#### Data in this exercise

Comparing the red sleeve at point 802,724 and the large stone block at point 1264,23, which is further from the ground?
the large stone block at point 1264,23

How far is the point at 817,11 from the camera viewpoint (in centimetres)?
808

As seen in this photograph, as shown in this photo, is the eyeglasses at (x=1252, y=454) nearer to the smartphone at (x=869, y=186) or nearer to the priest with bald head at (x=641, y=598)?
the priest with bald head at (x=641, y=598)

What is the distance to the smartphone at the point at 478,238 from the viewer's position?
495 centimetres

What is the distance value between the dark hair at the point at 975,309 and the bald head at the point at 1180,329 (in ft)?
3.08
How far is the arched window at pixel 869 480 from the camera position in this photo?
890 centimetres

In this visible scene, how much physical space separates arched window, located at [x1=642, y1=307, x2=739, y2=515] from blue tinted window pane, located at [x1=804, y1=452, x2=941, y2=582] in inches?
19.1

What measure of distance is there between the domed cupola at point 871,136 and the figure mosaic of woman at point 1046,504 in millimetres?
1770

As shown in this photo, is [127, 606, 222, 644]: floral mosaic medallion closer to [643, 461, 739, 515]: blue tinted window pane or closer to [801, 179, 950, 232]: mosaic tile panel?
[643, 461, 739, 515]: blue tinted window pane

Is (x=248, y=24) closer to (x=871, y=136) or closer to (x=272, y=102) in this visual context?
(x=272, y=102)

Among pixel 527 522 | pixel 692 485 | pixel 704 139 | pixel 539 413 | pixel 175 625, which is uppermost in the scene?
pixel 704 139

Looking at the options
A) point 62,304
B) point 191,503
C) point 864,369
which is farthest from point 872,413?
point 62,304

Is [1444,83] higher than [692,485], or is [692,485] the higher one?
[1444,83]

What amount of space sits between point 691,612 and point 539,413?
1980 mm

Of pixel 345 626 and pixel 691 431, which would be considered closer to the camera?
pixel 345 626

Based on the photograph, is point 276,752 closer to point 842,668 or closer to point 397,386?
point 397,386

#### The task
Rewrite the whole listing, changing each "arched window" to "round-arched window" and leaving everything else untouched.

#### Result below
Comparing the red sleeve at point 802,724 and the large stone block at point 1264,23, which is further from the ground?
the large stone block at point 1264,23

How far is the point at 817,11 from the camera viewpoint (in centimetres)?
808

As seen in this photograph, as shown in this photo, is the eyeglasses at (x=1252, y=454) nearer to the smartphone at (x=869, y=186) or nearer to the priest with bald head at (x=641, y=598)?
the priest with bald head at (x=641, y=598)

What is the distance to the smartphone at the point at 478,238 from the viewer's position?
495 centimetres

What is the distance value between the dark hair at the point at 975,309 and the bald head at the point at 1180,329 (in ft)?
3.08
How far is the round-arched window at pixel 869 480 from the camera position in this photo?
890 centimetres

In this visible scene, how much physical space separates round-arched window, located at [x1=642, y1=307, x2=739, y2=515] from blue tinted window pane, located at [x1=804, y1=452, x2=941, y2=582] in inches?
19.1

What measure of distance is there between the domed cupola at point 871,136 and the figure mosaic of woman at point 1046,504 in millimetres?
1770

As shown in this photo, is [127, 606, 222, 644]: floral mosaic medallion closer to [643, 461, 739, 515]: blue tinted window pane or closer to [801, 179, 950, 232]: mosaic tile panel?
[643, 461, 739, 515]: blue tinted window pane

Is (x=248, y=24) closer to (x=871, y=136) or closer to (x=272, y=102) in this visual context?
(x=272, y=102)

Among pixel 527 522 | pixel 692 485 | pixel 704 139 | pixel 539 413 | pixel 175 625, which is uppermost in the scene?
pixel 704 139

Looking at the options
A) point 62,304
B) point 191,503
C) point 864,369
which is farthest from point 872,413?
point 62,304

Is [1444,83] higher than [692,485], or is [692,485] the higher one?
[1444,83]

What amount of space sits between point 691,612 and point 539,413?
1980 mm

Of pixel 345 626 and pixel 691 431, which would be considered closer to the camera?
pixel 345 626

Based on the photograph, is point 276,752 closer to point 842,668 or closer to point 397,386?
point 397,386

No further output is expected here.